■ WRITTEN TASK A ■
Return all of the entries on object positions, distances and nearness without changing a single line.

■ EXCERPTED TEXT ■
Begin

I sailed on the Thrilby For 7 months.Joined her in Curacao from Glasgow.I was asst steward on her.We were chartered to Shell.Curacao was our loading port,we used to go to West Africa,then back,load for the Bahamas.Sometimes we used to do the Maracaibo Lakes in Venezuela.At one point our boat was like Noahs ark,A dog,ducks parrots and at one point a rooster.That only lasted about 4 days,it ended up getting fed to the sharks for ****ting in the mess room.Our crew consisted of cockneys, jocks,scousers.A real mixed bag oh and Arab firemen.We had some really crazy times on that ship.I could fill a book and that is only one trip.We paid off in Norway in November 1974.Suffice to say we had to get rid of most of the livestock before we came to Europe.

End

■ INPUT RECORDS ■
Begin

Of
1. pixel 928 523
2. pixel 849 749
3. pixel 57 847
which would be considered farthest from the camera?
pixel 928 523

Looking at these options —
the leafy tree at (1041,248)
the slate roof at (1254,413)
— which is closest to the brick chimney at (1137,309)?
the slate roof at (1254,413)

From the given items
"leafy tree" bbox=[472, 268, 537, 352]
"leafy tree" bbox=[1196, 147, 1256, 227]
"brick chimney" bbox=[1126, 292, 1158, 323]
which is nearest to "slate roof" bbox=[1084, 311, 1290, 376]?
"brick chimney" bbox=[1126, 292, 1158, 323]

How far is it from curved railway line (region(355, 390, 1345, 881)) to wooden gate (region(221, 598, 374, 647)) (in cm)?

End

■ WRITTEN TASK B ■
Supply the next part of the account of serving aboard the Thrilby, beginning after its last sentence.

■ TASK RESPONSE A ■
Of
1. pixel 928 523
2. pixel 849 749
3. pixel 57 847
which would be considered farthest from the camera?
pixel 928 523

Looking at these options —
the leafy tree at (1041,248)
the slate roof at (1254,413)
— which is closest to the brick chimney at (1137,309)?
the slate roof at (1254,413)

From the given items
"leafy tree" bbox=[472, 268, 537, 352]
"leafy tree" bbox=[1196, 147, 1256, 227]
"brick chimney" bbox=[1126, 292, 1158, 323]
which is nearest to "slate roof" bbox=[1084, 311, 1290, 376]?
"brick chimney" bbox=[1126, 292, 1158, 323]

How far is it from curved railway line (region(355, 390, 1345, 881)) to wooden gate (region(221, 598, 374, 647)) (in cm)?

■ TASK RESPONSE B ■
----------



## harryredvers

My first solo ship as a Marconi sparks in 1964. It would have been in the winter. It was also my first trans-Atlantic flight from Heathrow to New York where I was met at JFK by a taxi-driver who took me across the city to Penn State Station. He gave me some money there and I booked a ticket to Baltimore. Arrived in a very wintry Baltimore at about 2100 hours where I was met by a Dutch technician (probably ITT) who took me down to the ship and then expected me to fix a defective radar with him. Whether it got fixed or not I can't remember. The ship was ok, the run was ok (Shell charter - states coast). It seemed to be load gas oil in either Curacao or Maracaibo and discharge it in Bayonne or Baltimore. I don't seem to remember anywhere else much (perhaps Corner Brook Nfld). I don't remember the captain but the 2nd mate was a man called Paul Fineron who came from York and I think there was an apprentice called Bamforth from Hull. The chief steward was from Whitby and the grub seemed to be mainly hot dogs, but it was ok. The mate was a fart from South Shields who had got married to a much younger woman, and it showed, and the 3rd mate was a sound guy from Glasgow. The crew seemed to be largely Scouse and the bosun I remember as a really good guy. The chippie probably didn't think so because he duffed him up in his bunk one night. Ashore some of the crew were best avoided. When I signed off a few months later in South Shields (Smith's drydock) I realised Ropner was a good company, they gave me my rail ticket home. That was the only time that happened when I worked for Marconi.


----------



## trotterdotpom

Marconi were pretty tight, but i'm fairly sure I always got a travel warrant when joining and leaving. I seem to recall that it was a BOT requirement to return you to your homeport.

John T


----------



## jamesgpobog

Interesting looking ship. What is that awning cover on the aft deckhouse?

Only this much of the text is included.